** Problem to solve **
Repeat the following data exactly, omitting pictures.

** Given information **
[Start of Attachment]
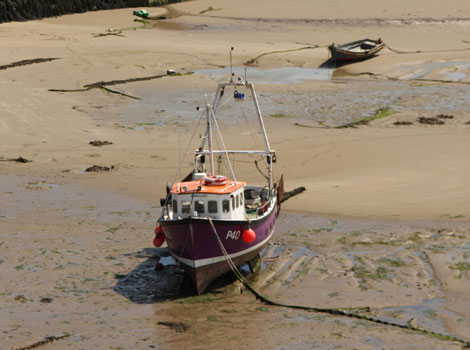 A fishing boat sits in mud at low tide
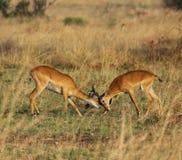 Ugandan Kobs Sparring. Ugandan Kob antelope males fighting for dominance at Murchison Falls National Park in Uganda Stock Image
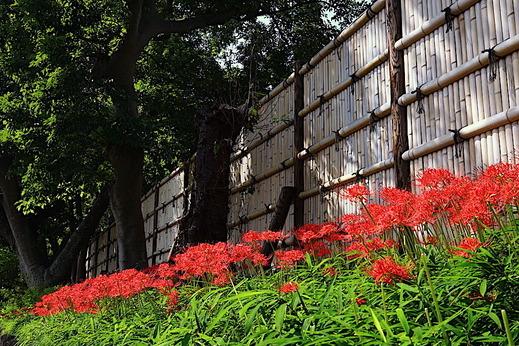 201002鶴岡八幡宮ヒガンバナ2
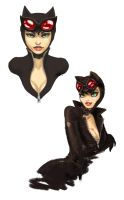 Catwoman doodles by v-vn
[End of Attachment]
** Response area **
 A fishing boat sits in mud at low tide
 Ugandan Kobs Sparring. Ugandan Kob antelope males fighting for dominance at Murchison Falls National Park in Uganda Stock Image
 201002鶴岡八幡宮ヒガンバナ2
 Catwoman doodles by v-vn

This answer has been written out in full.